▸ GIVEN TASK: Copy out the data below word for word, leaving out the pictures.

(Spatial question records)
--- --- ---
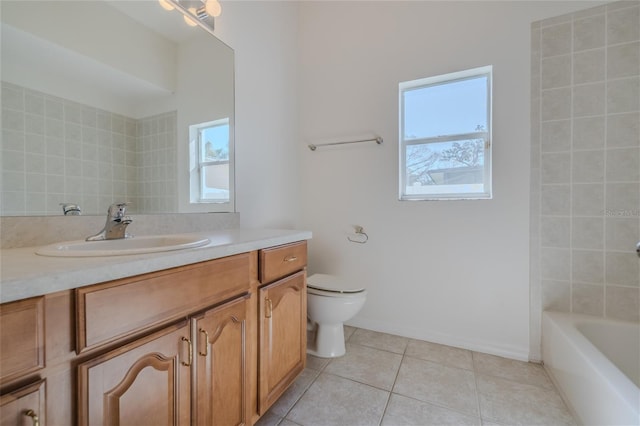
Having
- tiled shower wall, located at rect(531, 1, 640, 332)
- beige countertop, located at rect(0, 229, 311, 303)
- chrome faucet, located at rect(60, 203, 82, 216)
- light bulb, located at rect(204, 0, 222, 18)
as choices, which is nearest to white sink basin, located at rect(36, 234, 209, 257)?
beige countertop, located at rect(0, 229, 311, 303)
--- --- ---
▸ WRITTEN SOLUTION:
Having
- tiled shower wall, located at rect(531, 1, 640, 332)
- beige countertop, located at rect(0, 229, 311, 303)
- chrome faucet, located at rect(60, 203, 82, 216)
- light bulb, located at rect(204, 0, 222, 18)
as choices, which is nearest to white sink basin, located at rect(36, 234, 209, 257)?
beige countertop, located at rect(0, 229, 311, 303)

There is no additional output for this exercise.